#### Assignment:
Each record that follows must be reproduced exactly.
+===+
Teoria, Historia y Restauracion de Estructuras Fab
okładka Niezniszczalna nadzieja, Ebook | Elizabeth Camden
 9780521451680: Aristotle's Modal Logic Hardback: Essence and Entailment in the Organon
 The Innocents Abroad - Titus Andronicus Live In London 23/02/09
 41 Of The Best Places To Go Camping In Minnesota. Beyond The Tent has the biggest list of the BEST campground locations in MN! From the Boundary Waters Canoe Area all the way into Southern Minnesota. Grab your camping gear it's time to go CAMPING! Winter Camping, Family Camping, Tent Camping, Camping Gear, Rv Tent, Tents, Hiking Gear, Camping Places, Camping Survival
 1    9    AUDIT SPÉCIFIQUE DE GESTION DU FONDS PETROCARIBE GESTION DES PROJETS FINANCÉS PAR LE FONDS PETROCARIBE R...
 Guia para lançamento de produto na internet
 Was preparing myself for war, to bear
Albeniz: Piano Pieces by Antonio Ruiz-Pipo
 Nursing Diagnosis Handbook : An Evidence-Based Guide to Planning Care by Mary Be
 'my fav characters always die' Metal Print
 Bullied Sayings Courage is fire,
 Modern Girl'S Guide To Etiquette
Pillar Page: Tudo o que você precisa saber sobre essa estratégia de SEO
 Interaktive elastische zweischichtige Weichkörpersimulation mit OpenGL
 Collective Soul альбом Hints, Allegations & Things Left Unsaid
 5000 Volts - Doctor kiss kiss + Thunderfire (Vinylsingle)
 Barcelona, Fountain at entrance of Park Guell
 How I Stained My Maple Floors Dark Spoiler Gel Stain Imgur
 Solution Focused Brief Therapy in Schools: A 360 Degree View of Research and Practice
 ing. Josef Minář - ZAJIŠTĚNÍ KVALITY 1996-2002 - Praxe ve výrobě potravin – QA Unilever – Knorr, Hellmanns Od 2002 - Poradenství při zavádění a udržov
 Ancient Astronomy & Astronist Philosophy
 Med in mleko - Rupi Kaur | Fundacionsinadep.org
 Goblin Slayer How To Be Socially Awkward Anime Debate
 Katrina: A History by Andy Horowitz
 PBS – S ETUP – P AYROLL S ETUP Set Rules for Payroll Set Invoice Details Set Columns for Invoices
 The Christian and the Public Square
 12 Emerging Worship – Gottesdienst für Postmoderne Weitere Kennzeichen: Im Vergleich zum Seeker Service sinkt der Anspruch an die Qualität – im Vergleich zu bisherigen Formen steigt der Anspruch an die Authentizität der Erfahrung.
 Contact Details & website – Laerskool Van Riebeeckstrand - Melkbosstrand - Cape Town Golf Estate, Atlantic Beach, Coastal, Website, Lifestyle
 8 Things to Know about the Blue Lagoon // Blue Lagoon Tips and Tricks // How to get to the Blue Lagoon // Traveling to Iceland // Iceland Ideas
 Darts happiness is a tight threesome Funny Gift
+===+
#### Solution for this problem:
Teoria, Historia y Restauracion de Estructuras Fab
okładka Niezniszczalna nadzieja, Ebook | Elizabeth Camden
 9780521451680: Aristotle's Modal Logic Hardback: Essence and Entailment in the Organon
 The Innocents Abroad - Titus Andronicus Live In London 23/02/09
 41 Of The Best Places To Go Camping In Minnesota. Beyond The Tent has the biggest list of the BEST campground locations in MN! From the Boundary Waters Canoe Area all the way into Southern Minnesota. Grab your camping gear it's time to go CAMPING! Winter Camping, Family Camping, Tent Camping, Camping Gear, Rv Tent, Tents, Hiking Gear, Camping Places, Camping Survival
 1    9    AUDIT SPÉCIFIQUE DE GESTION DU FONDS PETROCARIBE GESTION DES PROJETS FINANCÉS PAR LE FONDS PETROCARIBE R...
 Guia para lançamento de produto na internet
 Was preparing myself for war, to bear
Albeniz: Piano Pieces by Antonio Ruiz-Pipo
 Nursing Diagnosis Handbook : An Evidence-Based Guide to Planning Care by Mary Be
 'my fav characters always die' Metal Print
 Bullied Sayings Courage is fire,
 Modern Girl'S Guide To Etiquette
Pillar Page: Tudo o que você precisa saber sobre essa estratégia de SEO
 Interaktive elastische zweischichtige Weichkörpersimulation mit OpenGL
 Collective Soul альбом Hints, Allegations & Things Left Unsaid
 5000 Volts - Doctor kiss kiss + Thunderfire (Vinylsingle)
 Barcelona, Fountain at entrance of Park Guell
 How I Stained My Maple Floors Dark Spoiler Gel Stain Imgur
 Solution Focused Brief Therapy in Schools: A 360 Degree View of Research and Practice
 ing. Josef Minář - ZAJIŠTĚNÍ KVALITY 1996-2002 - Praxe ve výrobě potravin – QA Unilever – Knorr, Hellmanns Od 2002 - Poradenství při zavádění a udržov
 Ancient Astronomy & Astronist Philosophy
 Med in mleko - Rupi Kaur | Fundacionsinadep.org
 Goblin Slayer How To Be Socially Awkward Anime Debate
 Katrina: A History by Andy Horowitz
 PBS – S ETUP – P AYROLL S ETUP Set Rules for Payroll Set Invoice Details Set Columns for Invoices
 The Christian and the Public Square
 12 Emerging Worship – Gottesdienst für Postmoderne Weitere Kennzeichen: Im Vergleich zum Seeker Service sinkt der Anspruch an die Qualität – im Vergleich zu bisherigen Formen steigt der Anspruch an die Authentizität der Erfahrung.
 Contact Details & website – Laerskool Van Riebeeckstrand - Melkbosstrand - Cape Town Golf Estate, Atlantic Beach, Coastal, Website, Lifestyle
 8 Things to Know about the Blue Lagoon // Blue Lagoon Tips and Tricks // How to get to the Blue Lagoon // Traveling to Iceland // Iceland Ideas
 Darts happiness is a tight threesome Funny Gift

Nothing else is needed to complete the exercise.